Any image in the records is to be skipped; everything else should be reproduced exactly.
========================================
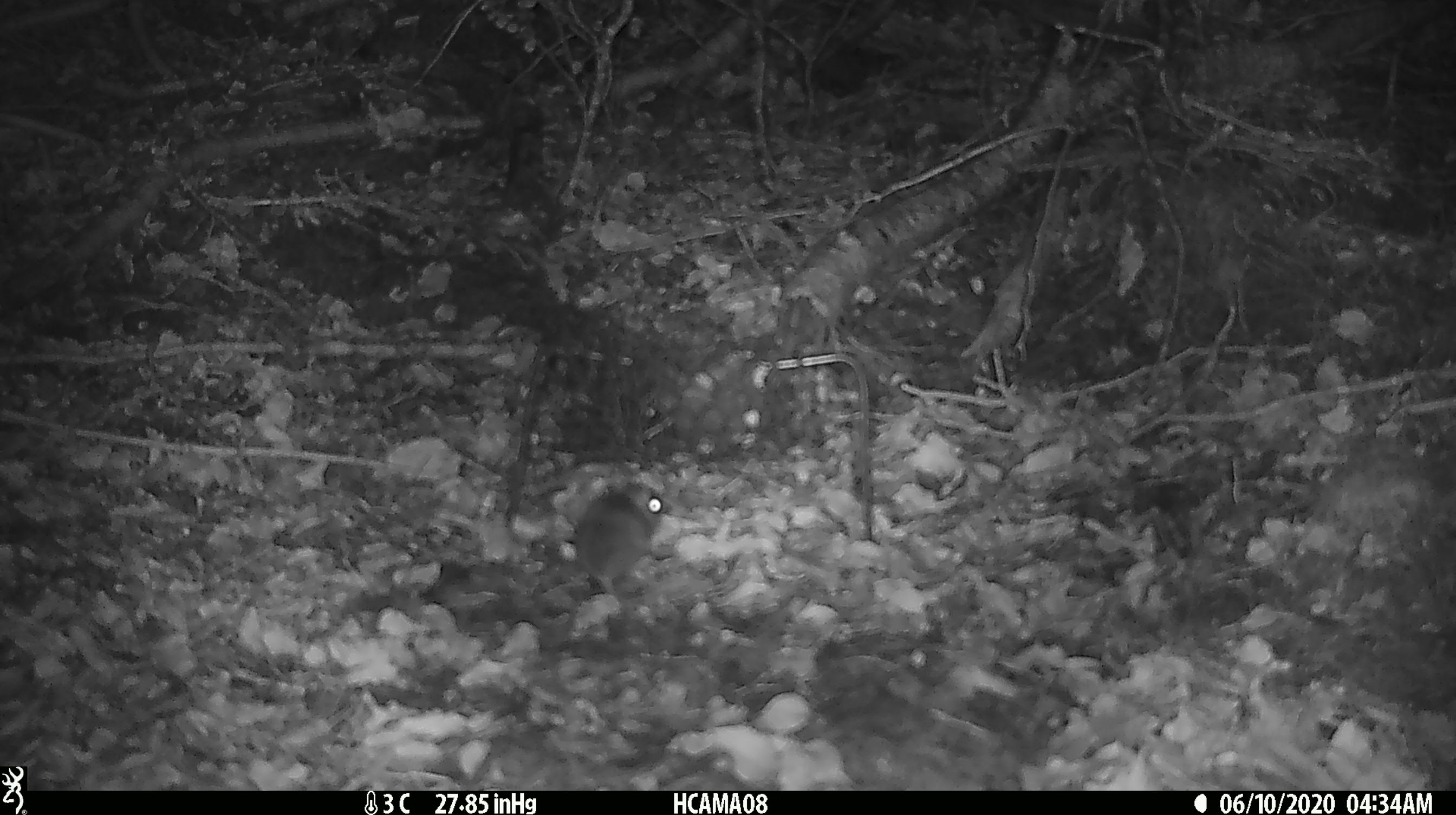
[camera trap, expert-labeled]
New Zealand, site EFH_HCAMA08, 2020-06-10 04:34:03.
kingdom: Animalia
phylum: Chordata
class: Mammalia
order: Rodentia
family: Muridae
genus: Mus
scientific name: Mus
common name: mouse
Mouse (Mus).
========================================
Task solution:
[camera trap, expert-labeled]
New Zealand, site EFH_HCAMA08, 2020-06-10 04:34:03.
kingdom: Animalia
phylum: Chordata
class: Mammalia
order: Rodentia
family: Muridae
genus: Mus
scientific name: Mus
common name: mouse
Mouse (Mus).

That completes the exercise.